Now the producer will fetch the current stream position on start-up, so even if the processes crash and need to be restarted, the handler will keep a consistent position in the subscription.

Finally we'll store the stream position in the consumer. This should only occur after the consumer has done any side-effects or processing prone to failure. Ideally, the stream position should be persisted in a transaction with any side-effects.

@impl GenStage
def handle_events([event], _from, state) do
  revision = event.metadata.stream_revision

  IO.inspect(revision, label: "handling event no.")

  if revision == 42 do
    raise "aaaaah!"
  end

  :ets.insert(:stream_positions, {__MODULE__, revision})

  {:noreply, [], state}
end

With this final change our consumer will read each event in the stream in order, reach event 42, raise, retry event 42, raise, and then the supervisor process will shut down. This is the essence of head-of-line blocking: once the pipeline reaches an event which it cannot process, the entire pipeline is halted. This is generally an undesirable behavior: a code-wise or manual change is usually needed to resolve the blockage. Persistent subscriptions (see Volley.PersistentSubscription) offer much more flexibility around ordering, batching, and concurrency thanks to the asynchronous ack and nack workflow and the EventStoreDB's parking system.

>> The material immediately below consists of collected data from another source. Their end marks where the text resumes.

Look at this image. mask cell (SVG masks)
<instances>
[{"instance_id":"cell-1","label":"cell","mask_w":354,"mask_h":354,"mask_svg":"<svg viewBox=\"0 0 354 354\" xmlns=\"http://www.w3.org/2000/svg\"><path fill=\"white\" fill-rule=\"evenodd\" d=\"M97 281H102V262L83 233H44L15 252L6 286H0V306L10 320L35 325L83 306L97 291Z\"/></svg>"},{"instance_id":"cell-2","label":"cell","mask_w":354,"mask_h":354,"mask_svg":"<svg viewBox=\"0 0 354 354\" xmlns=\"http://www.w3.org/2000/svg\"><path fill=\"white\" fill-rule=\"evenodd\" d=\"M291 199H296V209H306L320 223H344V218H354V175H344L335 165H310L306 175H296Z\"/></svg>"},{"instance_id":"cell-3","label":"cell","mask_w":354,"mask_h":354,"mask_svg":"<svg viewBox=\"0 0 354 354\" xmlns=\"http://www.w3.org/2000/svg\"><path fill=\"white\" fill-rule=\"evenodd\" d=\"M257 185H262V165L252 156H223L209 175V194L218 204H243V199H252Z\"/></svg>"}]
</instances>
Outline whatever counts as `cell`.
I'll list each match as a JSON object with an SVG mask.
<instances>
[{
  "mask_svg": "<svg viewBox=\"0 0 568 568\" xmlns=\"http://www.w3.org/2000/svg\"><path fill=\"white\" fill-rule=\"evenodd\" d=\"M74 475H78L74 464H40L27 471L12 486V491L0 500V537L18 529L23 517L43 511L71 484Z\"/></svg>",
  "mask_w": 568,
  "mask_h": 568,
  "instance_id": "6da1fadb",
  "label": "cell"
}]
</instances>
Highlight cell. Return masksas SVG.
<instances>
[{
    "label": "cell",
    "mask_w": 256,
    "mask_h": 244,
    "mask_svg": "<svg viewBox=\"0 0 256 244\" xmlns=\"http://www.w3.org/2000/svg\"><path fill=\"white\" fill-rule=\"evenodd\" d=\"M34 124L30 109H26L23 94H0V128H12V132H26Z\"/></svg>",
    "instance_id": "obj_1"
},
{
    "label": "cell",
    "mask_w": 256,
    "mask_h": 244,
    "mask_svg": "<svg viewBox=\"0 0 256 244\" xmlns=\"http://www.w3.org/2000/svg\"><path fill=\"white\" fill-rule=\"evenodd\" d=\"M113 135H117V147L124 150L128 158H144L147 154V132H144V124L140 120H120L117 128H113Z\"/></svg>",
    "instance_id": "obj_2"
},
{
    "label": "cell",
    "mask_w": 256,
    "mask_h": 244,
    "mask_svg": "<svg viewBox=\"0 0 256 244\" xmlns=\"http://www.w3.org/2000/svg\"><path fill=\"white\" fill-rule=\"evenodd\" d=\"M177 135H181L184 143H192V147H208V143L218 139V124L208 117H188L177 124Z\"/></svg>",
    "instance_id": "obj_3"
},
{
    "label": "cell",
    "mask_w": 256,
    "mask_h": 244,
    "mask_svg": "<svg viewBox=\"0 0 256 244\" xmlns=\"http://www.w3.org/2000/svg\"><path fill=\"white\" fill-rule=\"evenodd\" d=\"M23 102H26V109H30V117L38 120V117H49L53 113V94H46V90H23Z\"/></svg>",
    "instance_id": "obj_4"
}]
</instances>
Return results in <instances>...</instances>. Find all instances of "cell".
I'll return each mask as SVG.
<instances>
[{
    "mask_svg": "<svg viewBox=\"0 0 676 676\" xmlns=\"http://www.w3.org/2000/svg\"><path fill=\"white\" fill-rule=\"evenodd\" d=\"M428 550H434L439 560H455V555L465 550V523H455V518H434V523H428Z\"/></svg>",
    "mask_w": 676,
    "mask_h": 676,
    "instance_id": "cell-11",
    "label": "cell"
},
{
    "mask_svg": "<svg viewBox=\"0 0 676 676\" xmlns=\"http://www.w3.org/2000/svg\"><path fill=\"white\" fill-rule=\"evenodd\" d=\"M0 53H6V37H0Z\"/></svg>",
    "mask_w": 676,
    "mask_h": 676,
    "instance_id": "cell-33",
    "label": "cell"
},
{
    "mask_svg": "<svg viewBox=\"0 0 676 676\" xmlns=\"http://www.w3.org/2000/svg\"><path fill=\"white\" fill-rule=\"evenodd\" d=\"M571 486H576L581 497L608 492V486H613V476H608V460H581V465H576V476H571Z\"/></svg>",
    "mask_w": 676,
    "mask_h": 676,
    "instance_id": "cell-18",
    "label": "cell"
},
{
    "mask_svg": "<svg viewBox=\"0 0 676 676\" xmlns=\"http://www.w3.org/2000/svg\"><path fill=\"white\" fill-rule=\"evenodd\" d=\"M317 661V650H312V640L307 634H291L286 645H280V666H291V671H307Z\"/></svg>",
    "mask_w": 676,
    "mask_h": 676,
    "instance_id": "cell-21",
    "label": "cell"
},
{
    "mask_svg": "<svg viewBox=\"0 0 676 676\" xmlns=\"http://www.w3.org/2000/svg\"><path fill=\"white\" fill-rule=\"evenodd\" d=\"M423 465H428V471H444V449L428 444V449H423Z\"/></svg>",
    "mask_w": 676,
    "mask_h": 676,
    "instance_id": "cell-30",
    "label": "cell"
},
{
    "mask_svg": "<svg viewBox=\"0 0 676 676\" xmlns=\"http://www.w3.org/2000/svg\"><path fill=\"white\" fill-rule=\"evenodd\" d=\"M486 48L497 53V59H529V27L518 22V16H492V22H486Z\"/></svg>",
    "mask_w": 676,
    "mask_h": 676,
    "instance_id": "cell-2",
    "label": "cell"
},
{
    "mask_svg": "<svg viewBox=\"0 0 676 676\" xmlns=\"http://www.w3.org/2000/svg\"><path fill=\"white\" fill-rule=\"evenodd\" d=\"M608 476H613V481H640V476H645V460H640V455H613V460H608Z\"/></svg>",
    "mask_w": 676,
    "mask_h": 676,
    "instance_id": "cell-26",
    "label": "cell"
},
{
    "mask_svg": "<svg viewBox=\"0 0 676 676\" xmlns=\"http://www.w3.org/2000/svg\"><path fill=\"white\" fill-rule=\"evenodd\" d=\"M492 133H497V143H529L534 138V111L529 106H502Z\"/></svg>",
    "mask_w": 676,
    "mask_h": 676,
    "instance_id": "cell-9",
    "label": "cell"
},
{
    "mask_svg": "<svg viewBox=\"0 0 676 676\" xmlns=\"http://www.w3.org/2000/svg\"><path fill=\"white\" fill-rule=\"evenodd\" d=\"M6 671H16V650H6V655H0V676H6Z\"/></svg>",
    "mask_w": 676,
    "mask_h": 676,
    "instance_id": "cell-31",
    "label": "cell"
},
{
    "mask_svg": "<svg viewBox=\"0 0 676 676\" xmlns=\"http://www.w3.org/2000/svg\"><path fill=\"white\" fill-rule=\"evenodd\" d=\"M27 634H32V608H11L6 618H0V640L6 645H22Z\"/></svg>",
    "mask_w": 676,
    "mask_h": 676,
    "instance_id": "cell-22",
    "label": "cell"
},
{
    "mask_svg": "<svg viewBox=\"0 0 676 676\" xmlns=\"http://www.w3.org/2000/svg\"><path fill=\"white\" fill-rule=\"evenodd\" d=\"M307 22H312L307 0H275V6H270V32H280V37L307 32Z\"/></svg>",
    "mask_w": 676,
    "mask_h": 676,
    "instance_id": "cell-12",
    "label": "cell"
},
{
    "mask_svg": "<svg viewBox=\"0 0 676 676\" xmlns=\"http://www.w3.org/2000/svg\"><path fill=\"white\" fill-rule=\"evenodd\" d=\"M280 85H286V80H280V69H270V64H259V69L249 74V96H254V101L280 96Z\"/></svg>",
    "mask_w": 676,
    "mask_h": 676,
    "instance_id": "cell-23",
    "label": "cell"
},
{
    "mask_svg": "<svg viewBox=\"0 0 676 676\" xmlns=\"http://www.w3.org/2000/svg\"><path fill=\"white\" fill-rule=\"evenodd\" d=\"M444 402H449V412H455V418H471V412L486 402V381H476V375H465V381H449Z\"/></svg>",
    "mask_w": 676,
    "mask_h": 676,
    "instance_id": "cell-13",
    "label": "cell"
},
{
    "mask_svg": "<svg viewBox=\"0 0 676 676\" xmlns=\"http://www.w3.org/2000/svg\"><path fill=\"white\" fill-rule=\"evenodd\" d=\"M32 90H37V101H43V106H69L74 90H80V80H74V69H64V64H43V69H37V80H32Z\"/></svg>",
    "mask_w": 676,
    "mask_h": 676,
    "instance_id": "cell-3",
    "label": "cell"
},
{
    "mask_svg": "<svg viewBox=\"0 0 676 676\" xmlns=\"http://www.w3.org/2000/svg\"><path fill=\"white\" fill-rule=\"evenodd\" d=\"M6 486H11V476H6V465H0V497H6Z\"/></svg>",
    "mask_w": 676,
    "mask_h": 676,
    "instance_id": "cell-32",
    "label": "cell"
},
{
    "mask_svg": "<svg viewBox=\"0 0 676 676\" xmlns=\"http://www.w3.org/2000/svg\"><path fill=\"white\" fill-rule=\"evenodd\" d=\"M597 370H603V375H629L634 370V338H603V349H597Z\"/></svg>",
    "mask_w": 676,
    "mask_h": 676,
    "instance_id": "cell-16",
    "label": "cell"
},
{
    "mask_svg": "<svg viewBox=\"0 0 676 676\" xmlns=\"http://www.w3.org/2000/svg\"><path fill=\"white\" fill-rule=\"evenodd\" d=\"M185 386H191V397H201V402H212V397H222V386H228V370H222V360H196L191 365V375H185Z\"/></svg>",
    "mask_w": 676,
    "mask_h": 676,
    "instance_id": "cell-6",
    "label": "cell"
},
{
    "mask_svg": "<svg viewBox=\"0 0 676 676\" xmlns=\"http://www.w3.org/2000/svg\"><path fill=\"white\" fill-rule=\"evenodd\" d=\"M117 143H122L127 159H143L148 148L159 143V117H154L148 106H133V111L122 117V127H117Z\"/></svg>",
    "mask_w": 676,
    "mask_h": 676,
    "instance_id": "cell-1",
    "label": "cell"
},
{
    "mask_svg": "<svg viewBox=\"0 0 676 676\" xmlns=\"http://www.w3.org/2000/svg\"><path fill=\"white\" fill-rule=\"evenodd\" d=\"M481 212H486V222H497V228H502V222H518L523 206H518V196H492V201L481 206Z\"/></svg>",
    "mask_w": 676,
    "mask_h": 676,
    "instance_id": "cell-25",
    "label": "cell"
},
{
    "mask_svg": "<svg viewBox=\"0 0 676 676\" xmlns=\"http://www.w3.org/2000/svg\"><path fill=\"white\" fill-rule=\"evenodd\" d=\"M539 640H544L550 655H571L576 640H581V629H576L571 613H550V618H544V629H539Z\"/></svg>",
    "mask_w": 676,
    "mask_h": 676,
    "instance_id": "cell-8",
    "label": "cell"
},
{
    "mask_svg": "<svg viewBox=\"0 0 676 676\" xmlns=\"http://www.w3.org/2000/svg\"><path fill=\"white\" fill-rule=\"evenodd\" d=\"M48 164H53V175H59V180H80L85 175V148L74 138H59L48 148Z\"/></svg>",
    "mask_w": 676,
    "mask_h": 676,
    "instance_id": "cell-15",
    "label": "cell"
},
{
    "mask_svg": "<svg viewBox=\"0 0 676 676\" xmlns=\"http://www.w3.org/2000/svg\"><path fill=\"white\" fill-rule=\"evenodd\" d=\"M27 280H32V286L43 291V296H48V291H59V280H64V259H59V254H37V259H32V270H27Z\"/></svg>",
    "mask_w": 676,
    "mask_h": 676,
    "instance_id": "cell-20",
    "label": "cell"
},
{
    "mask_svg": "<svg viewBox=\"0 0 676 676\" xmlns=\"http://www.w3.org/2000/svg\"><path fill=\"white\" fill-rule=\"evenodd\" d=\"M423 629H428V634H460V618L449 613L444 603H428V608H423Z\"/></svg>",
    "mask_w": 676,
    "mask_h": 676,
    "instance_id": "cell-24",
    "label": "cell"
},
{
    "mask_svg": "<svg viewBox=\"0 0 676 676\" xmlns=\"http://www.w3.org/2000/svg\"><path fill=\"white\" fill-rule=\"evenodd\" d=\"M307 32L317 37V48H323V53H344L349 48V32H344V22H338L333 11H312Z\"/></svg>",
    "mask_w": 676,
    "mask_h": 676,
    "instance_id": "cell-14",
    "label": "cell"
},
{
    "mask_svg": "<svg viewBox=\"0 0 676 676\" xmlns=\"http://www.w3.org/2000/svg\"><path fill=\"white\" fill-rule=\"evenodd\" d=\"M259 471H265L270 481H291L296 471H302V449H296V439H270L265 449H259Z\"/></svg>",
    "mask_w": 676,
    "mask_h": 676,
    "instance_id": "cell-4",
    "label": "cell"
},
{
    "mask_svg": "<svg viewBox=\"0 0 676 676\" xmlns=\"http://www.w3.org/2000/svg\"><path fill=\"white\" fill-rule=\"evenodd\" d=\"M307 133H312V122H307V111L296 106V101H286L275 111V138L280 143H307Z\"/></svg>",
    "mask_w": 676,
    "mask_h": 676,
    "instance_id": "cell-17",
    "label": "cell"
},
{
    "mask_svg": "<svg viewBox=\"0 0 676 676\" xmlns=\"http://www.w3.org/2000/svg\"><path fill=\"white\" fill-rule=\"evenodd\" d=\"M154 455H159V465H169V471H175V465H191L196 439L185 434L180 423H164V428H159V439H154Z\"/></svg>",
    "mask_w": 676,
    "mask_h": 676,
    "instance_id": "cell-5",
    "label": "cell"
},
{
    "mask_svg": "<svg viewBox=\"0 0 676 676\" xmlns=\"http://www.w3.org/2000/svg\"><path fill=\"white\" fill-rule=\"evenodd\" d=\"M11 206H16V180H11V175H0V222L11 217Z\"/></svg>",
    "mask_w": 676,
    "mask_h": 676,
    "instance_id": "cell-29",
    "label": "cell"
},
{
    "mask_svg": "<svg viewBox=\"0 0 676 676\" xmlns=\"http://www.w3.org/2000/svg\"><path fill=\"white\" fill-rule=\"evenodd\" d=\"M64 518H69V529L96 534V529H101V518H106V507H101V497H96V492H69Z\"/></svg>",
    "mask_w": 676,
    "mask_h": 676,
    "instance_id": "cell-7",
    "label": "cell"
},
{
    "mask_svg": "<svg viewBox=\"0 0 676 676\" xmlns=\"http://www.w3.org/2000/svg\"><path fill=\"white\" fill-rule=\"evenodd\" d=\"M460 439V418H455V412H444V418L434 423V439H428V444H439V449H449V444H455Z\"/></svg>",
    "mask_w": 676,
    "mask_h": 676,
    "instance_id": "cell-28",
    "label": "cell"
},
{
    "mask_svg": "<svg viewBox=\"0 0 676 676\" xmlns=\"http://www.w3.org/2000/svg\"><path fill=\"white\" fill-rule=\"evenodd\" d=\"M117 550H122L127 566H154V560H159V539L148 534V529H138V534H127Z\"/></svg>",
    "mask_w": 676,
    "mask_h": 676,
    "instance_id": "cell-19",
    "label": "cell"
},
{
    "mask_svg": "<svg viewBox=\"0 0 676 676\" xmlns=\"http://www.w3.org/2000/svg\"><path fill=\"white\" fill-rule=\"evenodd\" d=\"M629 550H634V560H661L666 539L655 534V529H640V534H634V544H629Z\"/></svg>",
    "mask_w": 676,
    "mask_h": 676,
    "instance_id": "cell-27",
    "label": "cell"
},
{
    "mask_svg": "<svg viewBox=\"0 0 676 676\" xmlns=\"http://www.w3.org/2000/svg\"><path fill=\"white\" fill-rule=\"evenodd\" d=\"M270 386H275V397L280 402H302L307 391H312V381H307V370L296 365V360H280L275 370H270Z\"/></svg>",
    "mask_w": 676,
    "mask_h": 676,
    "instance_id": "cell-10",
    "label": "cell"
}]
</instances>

Altogether our handler looks like this:

defmodule MyHandler do
  use GenStage

  def start_link(_) do
    GenStage.start_link(__MODULE__, :ok)
  end

  @impl GenStage
  def init(:ok) do
    MyProducer |> GenServer.whereis() |> Process.link()

    {:consumer, :ok, subscribe_to: [{MyProducer, max_demand: 1}]}
  end

  @impl GenStage
  def handle_events([event], _from, state) do
    revision = event.metadata.stream_revision

    IO.inspect(revision, label: "handling event no.")

    if revision == 42 do
      raise "aaaaah!"
    end

    :ets.insert(:stream_positions, {__MODULE__, revision})

    {:noreply, [], state}
  end

  def fetch_stream_position! do
    case :ets.lookup(:stream_positions, __MODULE__) do
      [{__MODULE__, position}] -> position
      [] -> :start
    end
  end
end

Configuration

  • :connection - (required) a Spear.Connection.t/0 to use for connecting to the EventStoreDB

  • :stream_name - (required) the EventStoreDB stream to read

  • :restore_stream_position! - (required) an MFA to invoke (with apply/3) to retrieve the stream position on start-up of the subscription. This function should read from the source to which the consumer is writing the stream position. A positive integer, a Spear.Event.t/0, or the atoms :start or :end may be returned. :start starts the subscription at the first event in the stream while end immediately subscribes the producer to the end of the stream.

  • :read_opts - (default: []) options to pass to Spear.read_stream/3. The :max_count option may be worth tuning to achieve good performance: a stream of very small events may benefit from the batch-reading of a large max-count while a stream of very large events may be overwhelmed by a large max-count and need smaller read sizes.

Remaining options are passed to GenStage.start_link/3 and the {:producer, state, opts} tuple in GenStage.init/1.